▸ **Problem requirements**
Print the records below word for word, but leave out the pictures.

Data shown Start Marker

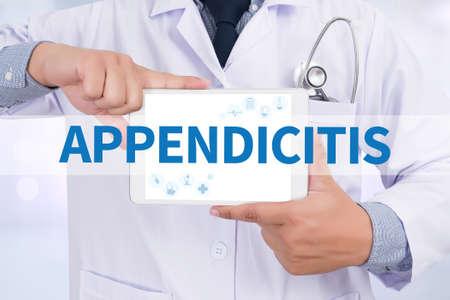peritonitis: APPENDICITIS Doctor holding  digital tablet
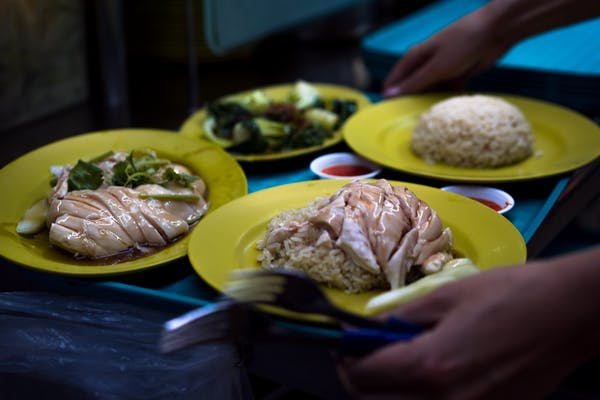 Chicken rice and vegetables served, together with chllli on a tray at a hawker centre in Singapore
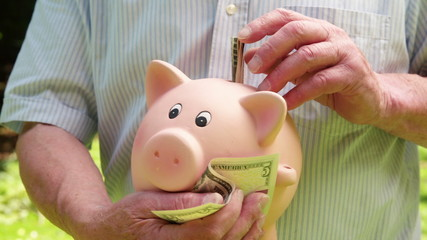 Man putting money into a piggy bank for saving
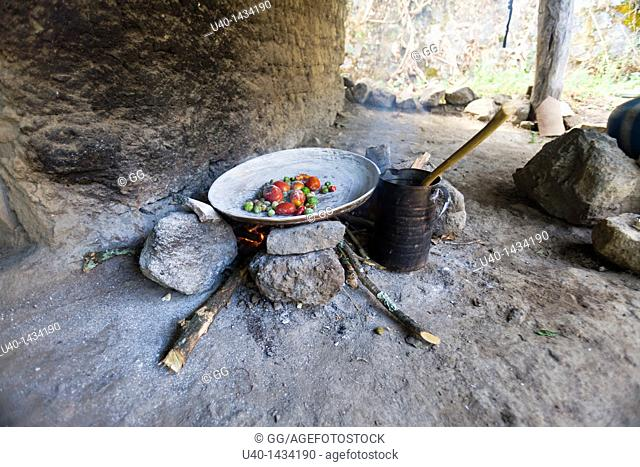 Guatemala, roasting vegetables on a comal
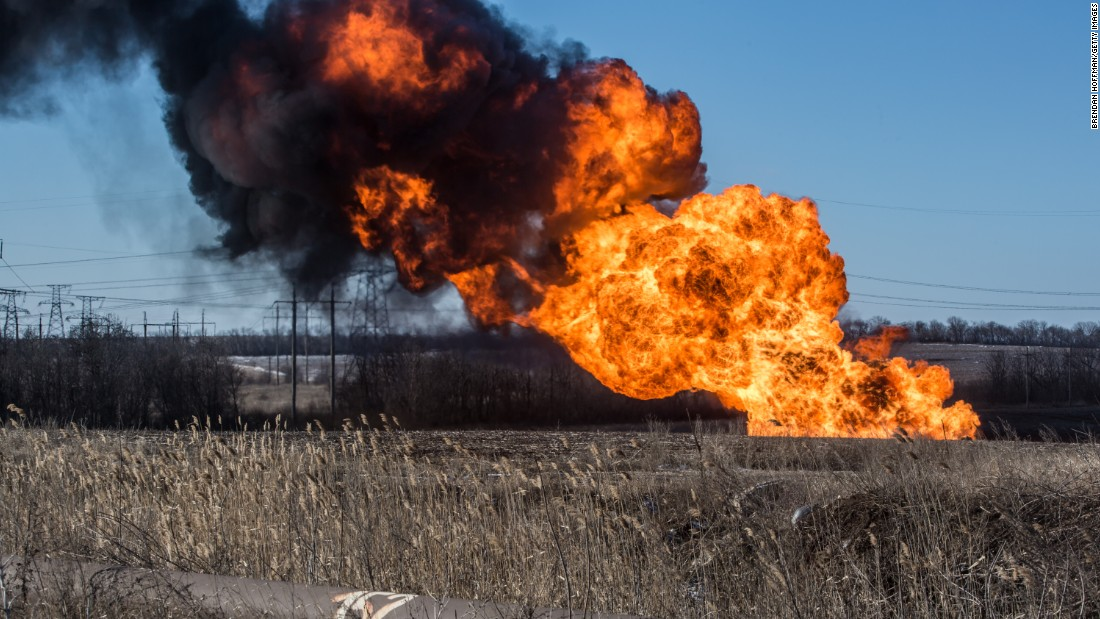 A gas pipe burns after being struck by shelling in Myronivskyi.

Data shown End Marker

▸ **Response for this exercise**
peritonitis: APPENDICITIS Doctor holding  digital tablet
 Chicken rice and vegetables served, together with chllli on a tray at a hawker centre in Singapore
 Man putting money into a piggy bank for saving
 Guatemala, roasting vegetables on a comal
 A gas pipe burns after being struck by shelling in Myronivskyi.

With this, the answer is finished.